Here is the result from nvidia-smi while it's running:
+-----------------------------------------------------------------------------+
| NVIDIA-SMI 470.239.06 Driver Version: 470.239.06 CUDA Version: 11.4 |
|-------------------------------+----------------------+----------------------+
| GPU Name Persistence-M| Bus-Id Disp.A | Volatile Uncorr. ECC |
| Fan Temp Perf Pwr:Usage/Cap| Memory-Usage | GPU-Util Compute M. |
| | | MIG M. |
|===============================+======================+======================|
| 0 NVIDIA GeForce ... Off | 00000000:3B:00.0 Off | N/A |
| 55% 58C P2 196W / 356W | 20651MiB / 24268MiB | 71% Default |
| | | N/A |
+-------------------------------+----------------------+----------------------+
| 1 NVIDIA GeForce ... Off | 00000000:3C:00.0 Off | N/A |
| 59% 57C P2 121W / 356W | 8MiB / 24268MiB | 0% Default |
| | | N/A |
+-------------------------------+----------------------+----------------------+
| 2 NVIDIA GeForce ... Off | 00000000:5E:00.0 Off | N/A |
| 53% 54C P2 120W / 356W | 8MiB / 24268MiB | 0% Default |
| | | N/A |
+-------------------------------+----------------------+----------------------+
| 3 NVIDIA GeForce ... Off | 00000000:86:00.0 Off | N/A |
| 53% 47C P2 118W / 356W | 8MiB / 24268MiB | 0% Default |
| | | N/A |
+-------------------------------+----------------------+----------------------+
| 4 NVIDIA GeForce ... Off | 00000000:D8:00.0 Off | N/A |
| 60% 58C P2 137W / 356W | 8MiB / 24268MiB | 0% Default |
| | | N/A |
+-------------------------------+----------------------+----------------------+
| 5 NVIDIA GeForce ... Off | 00000000:D9:00.0 Off | N/A |
| 60% 58C P2 111W / 356W | 8MiB / 24268MiB | 0% Default |
| | | N/A |
+-------------------------------+----------------------+----------------------+
+-----------------------------------------------------------------------------+
| Processes: |
| GPU GI CI PID Type Process name GPU Memory |
| ID ID Usage |
|=============================================================================|
| 0 N/A N/A 2170 G /usr/lib/xorg/Xorg 4MiB |
| 0 N/A N/A 2809467 C python 20643MiB |
| 1 N/A N/A 2170 G /usr/lib/xorg/Xorg 4MiB |
| 2 N/A N/A 2170 G /usr/lib/xorg/Xorg 4MiB |
| 3 N/A N/A 2170 G /usr/lib/xorg/Xorg 4MiB |
| 4 N/A N/A 2170 G /usr/lib/xorg/Xorg 4MiB |
| 5 N/A N/A 2170 G /usr/lib/xorg/Xorg 4MiB |
+-----------------------------------------------------------------------------+
2. Using Accelerate
Following this tutorial, I modified the code as following:
processor.image_processor.num_text = model.config.num_queries - model.config.text_encoder_n_ctx
train_dataset = CustomDataset(processor)
# val_dataset = CustomDataset(processor)
train_dataloader = DataLoader(train_dataset, batch_size=1, shuffle=True, num_workers=16)
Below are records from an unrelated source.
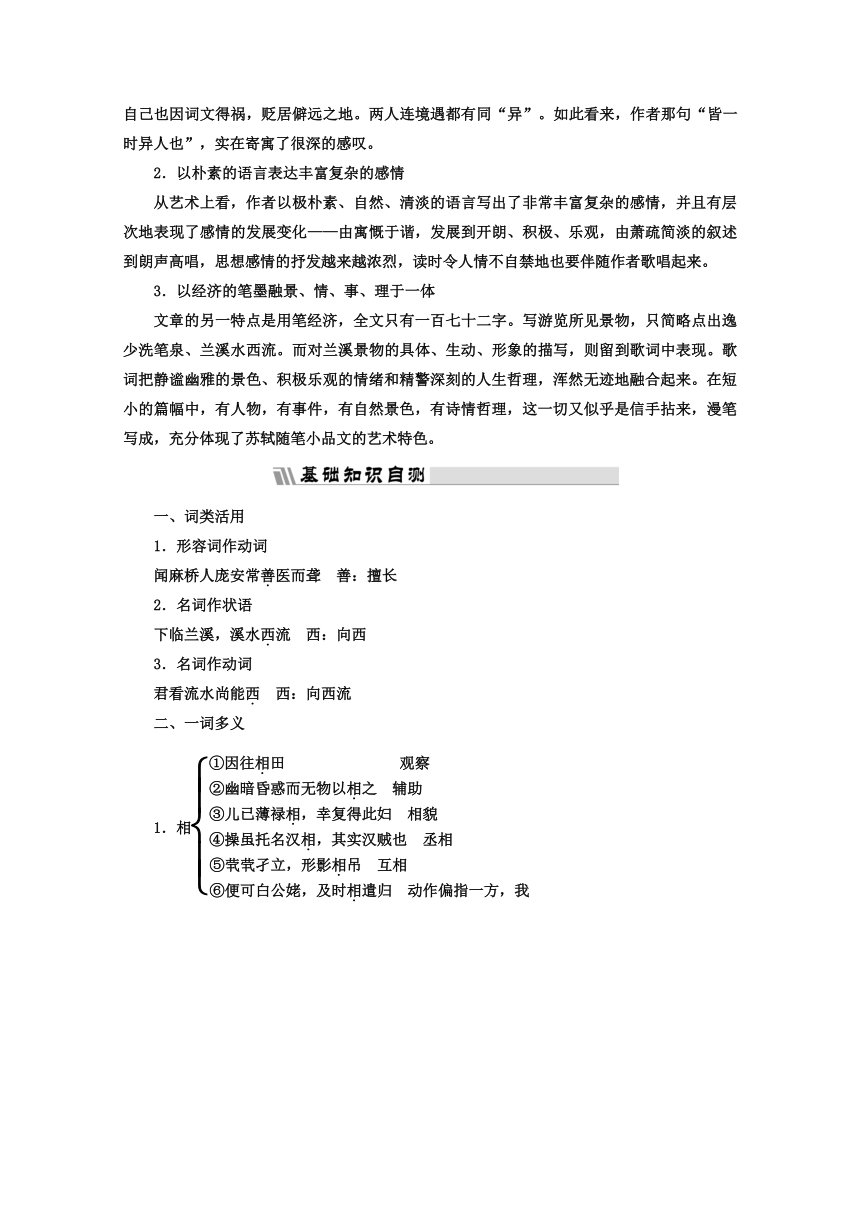 自己也因词文得祸，贬居僻远之地。两人连境遇都有同“异”。如此看来，作者那句“皆一时异人也”，实在寄寓了很深的感叹。

2．以朴素的语言表达丰富复杂的感情

从艺术上看，作者以极朴素、自然、清淡的语言写出了非常丰富复杂的感情，并且有层次地表现了感情的发展变化——由寓慨于谐，发展到开朗、积极、乐观，由萧疏简淡的叙述到朗声高唱，思想感情的抒发越来越浓烈，读时令人情不自禁地也要伴随作者歌唱起来。

3．以经济的笔墨融景、情、事、理于一体

文章的另一特点是用笔经济，全文只有一百七十二字。写游览所见景物，只简略点出逸少洗笔泉、兰溪水西流。而对兰溪景物的具体、生动、形象的描写，则留到歌词中表现。歌词把静谧幽雅的景色、积极乐观的情绪和精警深刻的人生哲理，浑然无迹地融合起来。在短小的篇幅中，有人物，有事件，有自然景色，有诗情哲理，这一切又似乎是信手拈来，漫笔写成，充分体现了苏轼随笔小品文的艺术特色。

基础知识自测

一、词类活用

1．形容词作动词

闻麻桥人庞安常善医而聋　善：擅长

2．名词作状语

下临兰溪，溪水西流　西：向西

3．名词作动词

君看流水尚能西　西：向西流

二、一词多义

1．相
①因往相田　观察
②幽暗昏惑而无物以相之　辅助
③儿已薄禄相，幸复得此妇　相貌
④操虽托名汉相，其实汉贼也　丞相
⑤茕茕孑立，形影相吊　互相
⑥便可白公姥，及时相遣归　动作偏指一方，我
optimizer = AdamW(model.parameters(), lr=5e-5)
accelerator = Accelerator()
model, optimizer, train_dataloader = accelerator.prepare(model, optimizer, train_dataloader)
model.train()
for epoch in range(20): # loop over the dataset multiple times
for batch in train_dataloader:
# zero the parameter gradients
optimizer.zero_grad()
# batch = {k:v.to(device) for k,v in batch.items()}
# forward pass
outputs = model(**batch)
# backward pass + optimize
loss = outputs.loss
print("Loss:", loss.item())
accelerator.backward(loss)
optimizer.step()
This code was running normally, except only GPU:0 works.
I'm quite sure that I'm missing something here. Can you please point me to the right direction? Thank you so much!